Les fréquents voyages de M. Gantz au Canada et aux États-Unis, où les pays hôtes lui accordent une audience à la place de M. Netanyahou, indiquent également qu'il est le candidat préféré des alliés occidentaux.
Mais c'est là que le bât blesse : Le départ de Netanyahou et l'arrivée de Gantz ne résoudront pas les problèmes de la Palestine, mais pourraient les prolonger. Gantz n'est ni un pacifiste ni une colombe.
Il représente une faction de la politique israélienne qui appelle au maintien du statu quo.
Cela impliquerait de renforcer les colonies israéliennes illégales en Cisjordanie occupée, de considérer la vallée du Jourdain comme la frontière de facto d'Israël, de favoriser une alliance étroite avec les États-Unis pour bénéficier de contributions annuelles d'une valeur de 3,8 milliards de dollars au budget militaire florissant d'Israël et de poursuivre le génocide dans la bande de Gaza.
M. Gantz peut être présenté dans certains milieux comme une figure plus modérée du cabinet de guerre, mais son idéologie reste similaire à celle de M. Netanyahou.
C'est une réalité que l'administration du président américain Joe Biden ne reconnaît pas. Le choix de Washington de s'engager avec M. Gantz plutôt qu'avec M. Netanyahou ne doit pas faire oublier que la résolution du conflit passe par la promotion et la mise en œuvre d'un État palestinien, la fin de l'occupation, l'arrêt de la prolifération des colonies et la garantie du droit au retour des Palestiniens.
Rappelons que lors de la conférence des présidents à Jérusalem-Ouest en février, M. Gantz a rejeté l'idée d'un État palestinien et a déclaré que la guerre à Gaza devait se poursuivre en l'absence d'une paix qui pourrait être envisagée plus tard.
Bien qu'il puisse être une alternative rationnelle à Netanyahou, Gantz promeut la politique de ce dernier, ce qui n'augure rien de bon pour le statu quo à Gaza.
Les responsables de l'administration Biden ont également admis que les réunions avec Gantz ont donné lieu à des conversations difficiles, le membre du cabinet de guerre ne cédant pas sur les intentions d'Israël de restreindre l'aide humanitaire et d'attaquer Rafah.

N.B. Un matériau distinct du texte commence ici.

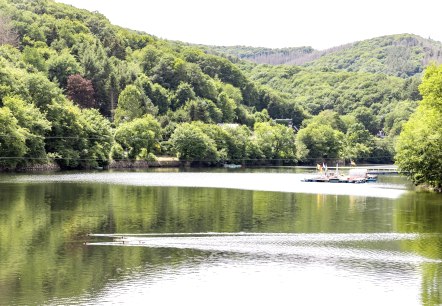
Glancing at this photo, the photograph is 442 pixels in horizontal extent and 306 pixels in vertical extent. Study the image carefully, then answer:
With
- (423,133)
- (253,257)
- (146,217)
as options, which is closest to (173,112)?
(423,133)

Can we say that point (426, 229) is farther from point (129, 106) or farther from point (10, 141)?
point (129, 106)

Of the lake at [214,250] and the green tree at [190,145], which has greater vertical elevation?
the green tree at [190,145]

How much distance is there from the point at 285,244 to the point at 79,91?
122 m

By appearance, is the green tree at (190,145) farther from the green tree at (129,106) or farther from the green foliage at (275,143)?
the green foliage at (275,143)

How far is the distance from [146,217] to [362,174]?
5984 centimetres

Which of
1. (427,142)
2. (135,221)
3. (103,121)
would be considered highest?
(103,121)

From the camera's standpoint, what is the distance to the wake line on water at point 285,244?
3556 cm

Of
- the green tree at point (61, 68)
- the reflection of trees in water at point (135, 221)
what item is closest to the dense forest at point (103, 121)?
the green tree at point (61, 68)

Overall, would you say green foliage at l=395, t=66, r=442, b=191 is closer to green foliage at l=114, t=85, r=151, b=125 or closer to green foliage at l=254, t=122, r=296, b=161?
green foliage at l=114, t=85, r=151, b=125

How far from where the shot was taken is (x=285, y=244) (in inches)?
1516

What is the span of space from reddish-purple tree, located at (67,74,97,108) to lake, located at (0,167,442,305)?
302 ft

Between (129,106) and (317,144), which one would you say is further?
(317,144)

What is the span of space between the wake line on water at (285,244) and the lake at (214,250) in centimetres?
6

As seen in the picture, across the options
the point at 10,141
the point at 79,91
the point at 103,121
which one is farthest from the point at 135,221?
the point at 79,91
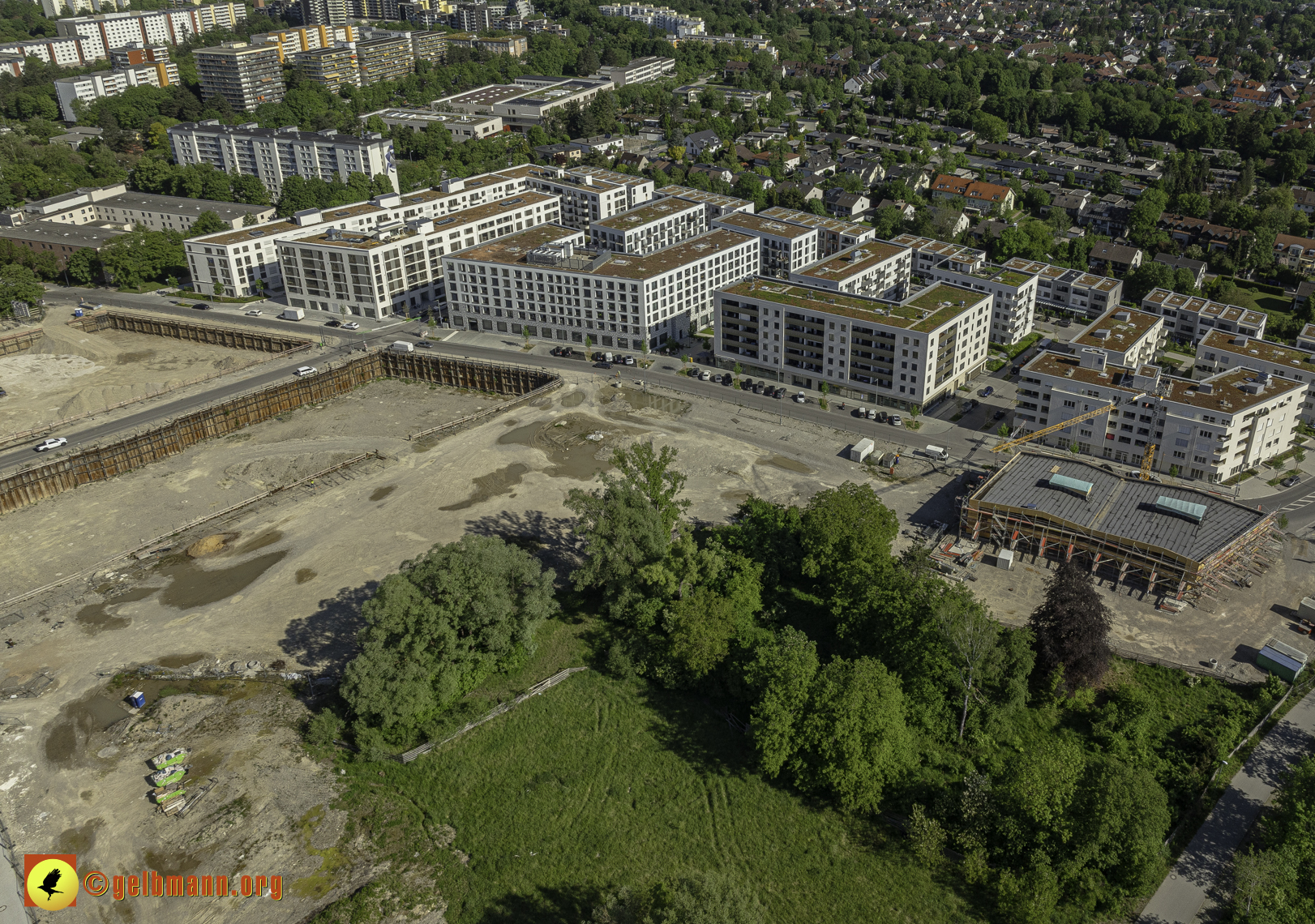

Cela démontre que l'approche de Washington, qui consiste à tendre la main à l'opposant de Netanyahou en le présentant comme une figure acceptable, tout en maintenant l'aide militaire et le soutien sans équivoque à Israël, est controversée et superficielle.
Le refus de M. Biden d'interrompre l'aide militaire tout en cherchant à affaiblir M. Netanyahou intervient alors que 52 % des Américains désapprouvent l'envoi d'armes par les États-Unis à Israël tant que ce dernier n'aura pas mis fin à ses attaques contre la bande de Gaza.
Au-delà de Gantz, il existe d'autres réalités en Israël qui peuvent renforcer le statu quo, indépendamment du départ de Netanyahou. Selon un sondage de l'Institut israélien de la démocratie, le Parti du pouvoir juif, dirigé par le ministre de la sécurité nationale d'extrême droite Itamar Ben Gvir, sera le seul parti parmi les partenaires de la coalition du gouvernement actuel à réussir à consolider sa présence électorale.
Le succès de Ben Gvir est dû à sa rhétorique polarisante et clivante, à ses appels à l'extermination des Palestiniens et à la distribution d'armes pendant la guerre. Il est clair que la sortie de Netanyahou demandée par Chuck Schumer ne changera pas la politique israélienne à l'égard de Gaza.
Le problème réside dans la nature même de l'État israélien, dans ses orientations politiques et dans ses appels incessants à la privation des droits des Palestiniens.